Dienen muss der Manager

Maienfelder ist ein Manager der alten Schule. Er ist sich bewusst, dass ein Unternehmen eine soziale Verantwortung trägt. Er sieht die Menschen vor sich, deren Schicksal untrennbar verbunden ist mit dem Gedeihen der Unternehmung und kann sich in sie hineinversetzen.
Zum Beispiel in Frau Lang-Schuppli, 62, Witwe, deren Anwesen „Ried“, 18’000 m2, alter Baumbestand, 16 Zimmer, Seeanstoss, ein unglaublicher Klotz am Bein ist. Kaum ist die Fassade gemacht ist auch schon das Dach fällig, kaum ist das Mahagoni-Boot aus der Reederei zurück, faulen die Pfähle des Bootshauses. Ein ständiger Kampf.
Oder er versetzt sich zum Beispiel in Marc Benninger, 48, geschieden. Wer weiss schon, was Pferde kosten! Kaum trennt er sich von „Who knows“, 7, verliebt er sich in die dreijährige Stute „Ma Belle“, kaum verdient „Blizzard“ in Longchamps ein paar Francs, muss „Blue Boy“ sich einer dreistündigen Operation mit ungewissem Ausgang unterziehen. Das sind Fixkosten, von denen sich nur die wenigsten eine Vorstellung machen.
Oder ein ganz anderes Beispiel: Forster Hanspeter, 58, verheiratet, drei Kinder, alle noch in Ausbildung. Das jüngste, Aimée, 32, studiert in Übersee an der UCLA, Drama und Töpfern, das älteste, Jack, 39, will erst einmal die Welt sehen, bevor es sich entscheidet, das mittlere, Luc, 35, ist seit Jahren in psychiatrischer Behandlung als Folge einer unüberlegten Geschlechtsumwandlung. Alle drei sind noch hundertprozentig auf Vaters finanzielle Zuwendung angewiesen, bei allen drei reden wir von namhaften Beträgen, besonders bei Jack, der seinerseits ebenfalls schon in drei Fällen unterhaltspflichtig ist. Und damit ist noch kein Wort gesagt über ÔSÉ, in Erlenbach, St. Moritz, Lugano, die Boutique-Kette seiner Frau, deren Jahresverlust Hanspeter Forster seit 1986 im Sinne einer Starthilfe jeweils auszugleichen pflegt. Unglaubliche Belastungen für einen Familienvater.
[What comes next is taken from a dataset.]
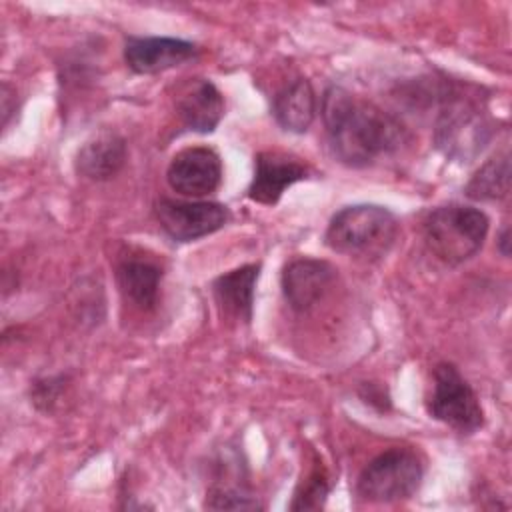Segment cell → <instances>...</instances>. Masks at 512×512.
<instances>
[{"label": "cell", "instance_id": "cell-1", "mask_svg": "<svg viewBox=\"0 0 512 512\" xmlns=\"http://www.w3.org/2000/svg\"><path fill=\"white\" fill-rule=\"evenodd\" d=\"M320 112L332 154L350 168L374 164L398 150L406 138L394 116L342 86L326 88Z\"/></svg>", "mask_w": 512, "mask_h": 512}, {"label": "cell", "instance_id": "cell-2", "mask_svg": "<svg viewBox=\"0 0 512 512\" xmlns=\"http://www.w3.org/2000/svg\"><path fill=\"white\" fill-rule=\"evenodd\" d=\"M494 136V122L486 108L458 90L446 86L434 122V146L448 160L468 164L480 156Z\"/></svg>", "mask_w": 512, "mask_h": 512}, {"label": "cell", "instance_id": "cell-3", "mask_svg": "<svg viewBox=\"0 0 512 512\" xmlns=\"http://www.w3.org/2000/svg\"><path fill=\"white\" fill-rule=\"evenodd\" d=\"M398 236L396 216L378 204H352L338 210L324 232V244L356 258L384 256Z\"/></svg>", "mask_w": 512, "mask_h": 512}, {"label": "cell", "instance_id": "cell-4", "mask_svg": "<svg viewBox=\"0 0 512 512\" xmlns=\"http://www.w3.org/2000/svg\"><path fill=\"white\" fill-rule=\"evenodd\" d=\"M488 216L468 204H444L424 220V242L444 264L458 266L476 256L488 236Z\"/></svg>", "mask_w": 512, "mask_h": 512}, {"label": "cell", "instance_id": "cell-5", "mask_svg": "<svg viewBox=\"0 0 512 512\" xmlns=\"http://www.w3.org/2000/svg\"><path fill=\"white\" fill-rule=\"evenodd\" d=\"M424 478L420 456L410 448H388L358 474L356 496L370 504H392L412 498Z\"/></svg>", "mask_w": 512, "mask_h": 512}, {"label": "cell", "instance_id": "cell-6", "mask_svg": "<svg viewBox=\"0 0 512 512\" xmlns=\"http://www.w3.org/2000/svg\"><path fill=\"white\" fill-rule=\"evenodd\" d=\"M426 410L434 420L460 434H474L484 426V410L474 388L450 362L434 366Z\"/></svg>", "mask_w": 512, "mask_h": 512}, {"label": "cell", "instance_id": "cell-7", "mask_svg": "<svg viewBox=\"0 0 512 512\" xmlns=\"http://www.w3.org/2000/svg\"><path fill=\"white\" fill-rule=\"evenodd\" d=\"M154 214L162 232L174 242H194L222 230L230 222V210L220 202L160 198Z\"/></svg>", "mask_w": 512, "mask_h": 512}, {"label": "cell", "instance_id": "cell-8", "mask_svg": "<svg viewBox=\"0 0 512 512\" xmlns=\"http://www.w3.org/2000/svg\"><path fill=\"white\" fill-rule=\"evenodd\" d=\"M222 174V160L214 148L188 146L172 156L166 168V182L186 198H202L218 190Z\"/></svg>", "mask_w": 512, "mask_h": 512}, {"label": "cell", "instance_id": "cell-9", "mask_svg": "<svg viewBox=\"0 0 512 512\" xmlns=\"http://www.w3.org/2000/svg\"><path fill=\"white\" fill-rule=\"evenodd\" d=\"M310 174L308 166L300 158L278 152L264 150L254 156V176L246 190L252 202L274 206L292 184L306 180Z\"/></svg>", "mask_w": 512, "mask_h": 512}, {"label": "cell", "instance_id": "cell-10", "mask_svg": "<svg viewBox=\"0 0 512 512\" xmlns=\"http://www.w3.org/2000/svg\"><path fill=\"white\" fill-rule=\"evenodd\" d=\"M198 56V46L172 36H128L124 62L136 74H158Z\"/></svg>", "mask_w": 512, "mask_h": 512}, {"label": "cell", "instance_id": "cell-11", "mask_svg": "<svg viewBox=\"0 0 512 512\" xmlns=\"http://www.w3.org/2000/svg\"><path fill=\"white\" fill-rule=\"evenodd\" d=\"M334 280L336 268L330 262L302 256L284 266L280 286L288 306L296 312H306L328 294Z\"/></svg>", "mask_w": 512, "mask_h": 512}, {"label": "cell", "instance_id": "cell-12", "mask_svg": "<svg viewBox=\"0 0 512 512\" xmlns=\"http://www.w3.org/2000/svg\"><path fill=\"white\" fill-rule=\"evenodd\" d=\"M176 112L188 130L208 134L224 118V96L214 82L196 78L176 98Z\"/></svg>", "mask_w": 512, "mask_h": 512}, {"label": "cell", "instance_id": "cell-13", "mask_svg": "<svg viewBox=\"0 0 512 512\" xmlns=\"http://www.w3.org/2000/svg\"><path fill=\"white\" fill-rule=\"evenodd\" d=\"M258 276L260 264H244L214 278L212 296L218 310L232 320L250 324Z\"/></svg>", "mask_w": 512, "mask_h": 512}, {"label": "cell", "instance_id": "cell-14", "mask_svg": "<svg viewBox=\"0 0 512 512\" xmlns=\"http://www.w3.org/2000/svg\"><path fill=\"white\" fill-rule=\"evenodd\" d=\"M126 156V140L114 130H102L80 146L76 172L92 182H104L122 170Z\"/></svg>", "mask_w": 512, "mask_h": 512}, {"label": "cell", "instance_id": "cell-15", "mask_svg": "<svg viewBox=\"0 0 512 512\" xmlns=\"http://www.w3.org/2000/svg\"><path fill=\"white\" fill-rule=\"evenodd\" d=\"M160 280L162 270L150 260L124 258L116 266V282L120 294L138 310H152L158 304Z\"/></svg>", "mask_w": 512, "mask_h": 512}, {"label": "cell", "instance_id": "cell-16", "mask_svg": "<svg viewBox=\"0 0 512 512\" xmlns=\"http://www.w3.org/2000/svg\"><path fill=\"white\" fill-rule=\"evenodd\" d=\"M272 116L286 132L302 134L316 116V94L306 78H296L284 86L272 102Z\"/></svg>", "mask_w": 512, "mask_h": 512}, {"label": "cell", "instance_id": "cell-17", "mask_svg": "<svg viewBox=\"0 0 512 512\" xmlns=\"http://www.w3.org/2000/svg\"><path fill=\"white\" fill-rule=\"evenodd\" d=\"M510 192V156L500 152L486 160L464 186V194L478 202H496Z\"/></svg>", "mask_w": 512, "mask_h": 512}, {"label": "cell", "instance_id": "cell-18", "mask_svg": "<svg viewBox=\"0 0 512 512\" xmlns=\"http://www.w3.org/2000/svg\"><path fill=\"white\" fill-rule=\"evenodd\" d=\"M328 492H330V476L324 466L314 464V468L298 484L288 508L290 510H320L328 498Z\"/></svg>", "mask_w": 512, "mask_h": 512}, {"label": "cell", "instance_id": "cell-19", "mask_svg": "<svg viewBox=\"0 0 512 512\" xmlns=\"http://www.w3.org/2000/svg\"><path fill=\"white\" fill-rule=\"evenodd\" d=\"M204 508L210 510H262L264 504L242 484H212Z\"/></svg>", "mask_w": 512, "mask_h": 512}, {"label": "cell", "instance_id": "cell-20", "mask_svg": "<svg viewBox=\"0 0 512 512\" xmlns=\"http://www.w3.org/2000/svg\"><path fill=\"white\" fill-rule=\"evenodd\" d=\"M64 386H66V376L64 374L34 380L32 386H30L32 404L42 412H52V408L58 404L60 394L64 392Z\"/></svg>", "mask_w": 512, "mask_h": 512}, {"label": "cell", "instance_id": "cell-21", "mask_svg": "<svg viewBox=\"0 0 512 512\" xmlns=\"http://www.w3.org/2000/svg\"><path fill=\"white\" fill-rule=\"evenodd\" d=\"M358 394L366 404H370L378 412H388L392 408L388 388L378 384V382H362L360 388H358Z\"/></svg>", "mask_w": 512, "mask_h": 512}, {"label": "cell", "instance_id": "cell-22", "mask_svg": "<svg viewBox=\"0 0 512 512\" xmlns=\"http://www.w3.org/2000/svg\"><path fill=\"white\" fill-rule=\"evenodd\" d=\"M496 246H498L502 256H510V228H508V224L502 226V230L498 234V240H496Z\"/></svg>", "mask_w": 512, "mask_h": 512}]
</instances>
Das sind nur drei Beispiele aus einer langen Liste von Abhängigen, für die sich Maienfelder verantwortlich fühlt. Menschen, die vertrauensvoll einen Teil ihrer Mittel in seine Obhut gegeben haben, damit er sie (nicht zuletzt unter Verwendung des Unternehmens und dessen Personals) vermehre. Menschen, die sich voll und ganz darauf verlassen, dass er, Maienfelder, sie nicht mit leeren Händen dastehen lässt angesichts der ständig steigenden Lebens- und Pferdehaltungskosten.
Maienfelder ist stolz auf dieses Vertrauen und nimmt die Aufgabe ernst, es zu rechtfertigen. Denn er weiss, wie grobmaschig das soziale Netz für den Gewinnausschüttungsabhängigen ist. Meistens muss dieser ja von der dritten Säule leben und niemand zahlt ihm Stempelgeld, wenn diese nicht einmal genug abwirft, um den Bereiter zu bezahlen. Der Lohnempfänger ist dem Dividenenempfänger eben auch in dieser Hinsicht überlegen. Ganz abgesehen davon, dass er eine Einkommenseinbusse viel flexibler handhaben kann, da er ja in der Regel auch fixkostenmässig im Vorteil ist.
Maienfelder führt also das Unternehmen streng gewinnorientiert, was in harten Zeiten wie diesen vor allem kostenorientiert bedeutet, und behält bei Investitionsentscheidungen stets die Dividendengerechtigkeit im Auge. Bereiche, die weniger als 15 Prozent Gewinn erwirtschaften, stören sein soziales Rechtsempfinden und werden kostenoptimiert oder ganz abgebaut. Natürlich entstehen dabei auch soziale Härtefälle unter den Lohnabhängigen. Maienfelder nimmt auch diese nicht auf die leichte Schulter. Aber er ist der Meinung, (und tut diese gegebenenfalls auch kund) dass in schweren Zeiten alle bereit sein müssen, Opfer zu bringen.
Auch und gerade das Opfer der Solidarität gegenüber dem Anteilseigner.